昨日(米国時間8/29)、 FacebookのCEO、マーク・ザッカーバーグと妻のプリシラ・チャンはローマ法王フランシスコに面会した。ザッカーバーグ夫妻のイタリア訪問はペルージャ付近に大きな被害をもたらした地震の後で発表された。
ザッカーバーグはインターネット接続のない地域の人々に世界とつながる能力を与えることの重要性をローマ法王と話し合い、さらにFacebookが開発したドローンをプレゼントした。残念ながら実際に空を飛べるドローンではなかった―太陽光発電で成層圏を長期にわたって飛行するAquilaの模型だった。FacebookはAquillaを利用した無線中継で現在ネット接続が得られない地域の人々に接続を提供しようと計画している。
Aquilaの実機は翼幅が34mあり、ボーイング737旅客機よりも幅が広い。 この夏、最初のテスト飛行に成功したばかりだ。計画では連続で90日間滞空し、幅100km弱の地域にインターネット・アクセスを提供する。
自身のFacebookページへの投稿によると、ザッカーバーグは法王に対し「被災者に対する慈悲と優しさにあふれたメッセージに強く心を打たれた」と述べたということだ。また法王が宗教の違いを超えて世界の人々に語りかけていることを称賛した(法王は多くのソーシャルメディアを活用している。現フランシスコ法王は前任のベネディクト16世にならってTwitterに参加しており、この3月にはInstagramからも発信している)。
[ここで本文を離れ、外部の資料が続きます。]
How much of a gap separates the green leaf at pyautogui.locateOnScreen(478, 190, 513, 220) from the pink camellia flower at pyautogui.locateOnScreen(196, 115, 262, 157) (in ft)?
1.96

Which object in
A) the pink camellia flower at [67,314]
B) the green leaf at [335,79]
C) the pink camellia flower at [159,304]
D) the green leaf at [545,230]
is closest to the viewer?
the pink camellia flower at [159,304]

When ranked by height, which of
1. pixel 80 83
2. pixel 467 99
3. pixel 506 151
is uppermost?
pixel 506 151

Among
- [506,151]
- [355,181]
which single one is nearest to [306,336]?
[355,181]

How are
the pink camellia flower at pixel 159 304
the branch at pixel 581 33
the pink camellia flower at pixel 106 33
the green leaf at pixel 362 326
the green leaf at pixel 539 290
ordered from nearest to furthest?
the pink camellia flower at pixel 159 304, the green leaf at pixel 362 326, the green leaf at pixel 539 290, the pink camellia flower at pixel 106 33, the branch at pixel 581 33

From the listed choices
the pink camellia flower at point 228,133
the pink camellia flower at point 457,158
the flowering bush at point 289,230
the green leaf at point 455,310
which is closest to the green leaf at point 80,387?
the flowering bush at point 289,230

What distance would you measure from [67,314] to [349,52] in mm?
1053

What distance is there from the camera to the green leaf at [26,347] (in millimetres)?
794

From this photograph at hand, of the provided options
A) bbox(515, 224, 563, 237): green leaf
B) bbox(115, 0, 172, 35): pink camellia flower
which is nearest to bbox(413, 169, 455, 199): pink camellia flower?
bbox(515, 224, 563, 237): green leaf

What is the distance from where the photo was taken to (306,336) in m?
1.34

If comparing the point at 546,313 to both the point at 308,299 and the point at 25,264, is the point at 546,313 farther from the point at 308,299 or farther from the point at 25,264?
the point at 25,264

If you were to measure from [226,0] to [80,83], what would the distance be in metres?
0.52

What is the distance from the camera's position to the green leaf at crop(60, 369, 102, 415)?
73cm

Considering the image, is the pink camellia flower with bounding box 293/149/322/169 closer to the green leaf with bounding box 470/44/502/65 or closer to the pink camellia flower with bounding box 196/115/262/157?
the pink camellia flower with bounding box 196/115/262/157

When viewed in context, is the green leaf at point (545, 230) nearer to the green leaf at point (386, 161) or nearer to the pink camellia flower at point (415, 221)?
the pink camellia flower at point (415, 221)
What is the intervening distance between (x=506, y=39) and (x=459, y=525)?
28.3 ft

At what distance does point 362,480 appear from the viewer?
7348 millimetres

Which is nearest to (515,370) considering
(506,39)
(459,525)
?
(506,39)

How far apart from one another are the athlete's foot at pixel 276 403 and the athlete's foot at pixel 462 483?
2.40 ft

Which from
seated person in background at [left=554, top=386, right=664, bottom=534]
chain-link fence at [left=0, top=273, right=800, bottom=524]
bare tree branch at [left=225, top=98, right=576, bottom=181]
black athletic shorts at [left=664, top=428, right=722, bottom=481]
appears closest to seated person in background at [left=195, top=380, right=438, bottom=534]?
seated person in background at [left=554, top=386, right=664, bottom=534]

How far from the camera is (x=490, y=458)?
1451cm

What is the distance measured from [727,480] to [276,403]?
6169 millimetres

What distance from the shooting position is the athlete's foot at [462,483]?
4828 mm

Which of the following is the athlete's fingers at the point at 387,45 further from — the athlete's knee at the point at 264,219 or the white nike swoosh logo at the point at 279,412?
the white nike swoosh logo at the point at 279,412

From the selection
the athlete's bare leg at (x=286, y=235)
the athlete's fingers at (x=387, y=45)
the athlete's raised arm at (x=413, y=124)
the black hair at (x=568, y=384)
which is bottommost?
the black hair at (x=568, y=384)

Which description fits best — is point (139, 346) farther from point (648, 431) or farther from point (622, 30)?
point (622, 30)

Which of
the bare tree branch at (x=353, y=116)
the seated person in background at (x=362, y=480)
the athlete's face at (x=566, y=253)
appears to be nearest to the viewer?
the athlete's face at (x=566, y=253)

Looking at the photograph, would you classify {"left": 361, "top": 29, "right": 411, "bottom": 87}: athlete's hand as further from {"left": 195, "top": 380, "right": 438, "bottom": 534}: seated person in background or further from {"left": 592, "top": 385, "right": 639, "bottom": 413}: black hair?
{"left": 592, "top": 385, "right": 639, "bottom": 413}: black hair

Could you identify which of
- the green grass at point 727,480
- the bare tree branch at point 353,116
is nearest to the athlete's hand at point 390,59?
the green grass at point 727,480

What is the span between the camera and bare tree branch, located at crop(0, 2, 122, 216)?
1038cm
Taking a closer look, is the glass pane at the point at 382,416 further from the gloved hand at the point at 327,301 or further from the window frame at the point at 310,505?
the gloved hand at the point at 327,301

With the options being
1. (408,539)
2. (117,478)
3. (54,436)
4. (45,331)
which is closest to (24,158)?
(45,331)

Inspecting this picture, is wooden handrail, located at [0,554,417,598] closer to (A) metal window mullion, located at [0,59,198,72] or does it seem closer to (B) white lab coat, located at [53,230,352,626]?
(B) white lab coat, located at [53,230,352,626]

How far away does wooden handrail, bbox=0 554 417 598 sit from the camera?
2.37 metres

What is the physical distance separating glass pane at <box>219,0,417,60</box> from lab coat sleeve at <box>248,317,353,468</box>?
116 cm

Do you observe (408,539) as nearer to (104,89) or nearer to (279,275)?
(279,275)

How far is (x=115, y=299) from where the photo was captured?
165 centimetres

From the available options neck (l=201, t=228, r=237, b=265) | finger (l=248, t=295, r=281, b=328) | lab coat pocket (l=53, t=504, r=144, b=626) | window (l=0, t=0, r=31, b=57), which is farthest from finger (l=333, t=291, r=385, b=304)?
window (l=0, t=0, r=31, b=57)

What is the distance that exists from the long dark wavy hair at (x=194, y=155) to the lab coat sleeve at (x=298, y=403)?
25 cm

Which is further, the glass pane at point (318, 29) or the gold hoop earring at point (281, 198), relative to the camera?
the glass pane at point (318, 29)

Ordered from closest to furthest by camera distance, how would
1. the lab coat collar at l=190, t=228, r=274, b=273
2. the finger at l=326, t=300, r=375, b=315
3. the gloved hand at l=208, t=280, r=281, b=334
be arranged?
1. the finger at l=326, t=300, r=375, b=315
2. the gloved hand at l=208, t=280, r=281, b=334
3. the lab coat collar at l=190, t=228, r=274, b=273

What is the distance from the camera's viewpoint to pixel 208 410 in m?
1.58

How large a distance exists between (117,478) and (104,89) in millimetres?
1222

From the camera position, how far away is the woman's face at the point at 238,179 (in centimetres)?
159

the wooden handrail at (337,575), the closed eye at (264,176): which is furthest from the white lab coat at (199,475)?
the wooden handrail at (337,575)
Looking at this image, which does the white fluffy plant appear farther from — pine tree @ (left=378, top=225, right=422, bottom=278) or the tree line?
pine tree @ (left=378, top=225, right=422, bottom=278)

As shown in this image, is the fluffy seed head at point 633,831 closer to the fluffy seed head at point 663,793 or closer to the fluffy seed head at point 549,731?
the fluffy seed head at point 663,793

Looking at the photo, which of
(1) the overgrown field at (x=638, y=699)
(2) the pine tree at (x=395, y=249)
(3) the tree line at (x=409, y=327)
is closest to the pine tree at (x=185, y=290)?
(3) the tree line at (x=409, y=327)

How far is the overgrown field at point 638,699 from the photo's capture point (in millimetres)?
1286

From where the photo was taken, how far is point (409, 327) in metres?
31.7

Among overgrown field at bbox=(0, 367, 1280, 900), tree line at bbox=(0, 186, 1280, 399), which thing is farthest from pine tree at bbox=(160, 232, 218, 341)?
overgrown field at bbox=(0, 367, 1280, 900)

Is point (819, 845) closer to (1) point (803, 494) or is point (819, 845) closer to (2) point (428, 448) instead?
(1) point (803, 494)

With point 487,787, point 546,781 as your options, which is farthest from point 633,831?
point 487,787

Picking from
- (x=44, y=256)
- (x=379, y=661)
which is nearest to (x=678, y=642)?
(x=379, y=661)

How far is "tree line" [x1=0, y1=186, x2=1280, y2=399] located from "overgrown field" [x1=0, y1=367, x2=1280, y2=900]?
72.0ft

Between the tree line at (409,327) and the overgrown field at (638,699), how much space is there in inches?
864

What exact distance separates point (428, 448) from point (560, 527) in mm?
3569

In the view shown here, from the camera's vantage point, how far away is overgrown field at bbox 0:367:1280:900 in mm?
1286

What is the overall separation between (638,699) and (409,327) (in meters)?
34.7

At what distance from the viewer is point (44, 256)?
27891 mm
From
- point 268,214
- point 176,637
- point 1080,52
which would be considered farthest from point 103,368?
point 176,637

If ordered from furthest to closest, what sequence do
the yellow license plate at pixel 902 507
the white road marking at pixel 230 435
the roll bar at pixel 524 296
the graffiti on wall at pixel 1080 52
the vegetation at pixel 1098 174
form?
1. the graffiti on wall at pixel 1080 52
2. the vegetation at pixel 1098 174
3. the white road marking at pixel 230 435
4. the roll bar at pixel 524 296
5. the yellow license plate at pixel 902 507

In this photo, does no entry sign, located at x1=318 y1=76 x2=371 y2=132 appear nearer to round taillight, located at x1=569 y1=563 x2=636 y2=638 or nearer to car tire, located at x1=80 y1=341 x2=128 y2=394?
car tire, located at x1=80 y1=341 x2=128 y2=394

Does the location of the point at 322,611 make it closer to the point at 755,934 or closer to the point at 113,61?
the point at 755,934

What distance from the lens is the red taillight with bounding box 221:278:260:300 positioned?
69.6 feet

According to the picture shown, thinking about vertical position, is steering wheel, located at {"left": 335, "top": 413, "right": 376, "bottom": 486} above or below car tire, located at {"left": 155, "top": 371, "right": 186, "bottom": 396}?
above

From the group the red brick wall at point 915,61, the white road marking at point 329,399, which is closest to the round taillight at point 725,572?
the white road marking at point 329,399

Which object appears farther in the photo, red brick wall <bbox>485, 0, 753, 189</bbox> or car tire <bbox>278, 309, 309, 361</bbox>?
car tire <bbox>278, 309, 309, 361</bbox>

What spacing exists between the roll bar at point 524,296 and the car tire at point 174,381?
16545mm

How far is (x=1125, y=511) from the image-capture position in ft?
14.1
)
バチカンが発表したプレスリリースによれば、法王はメッセージを世界に広める上でテクノロジーが果たす役割についてザッカーバーグと話し合ったという。
今回のイタリア訪問でザッカーバーグはマッテオ・レンツィ首相とも面会し、震災や経済、テクノロジーが新しい職を作り出す可能性などについて話し合った。またザッカーバーグはローマでタウンホール・ミーティング形式のQ&Aセッションを行い、その模様はFacebookでライブ中継された。
「人工知能が全ヨーロッパを通じて果たした役割に強い印象を受けていると私はレンツィ首相に伝えた」とザッカーバーグはFacebookに書いた。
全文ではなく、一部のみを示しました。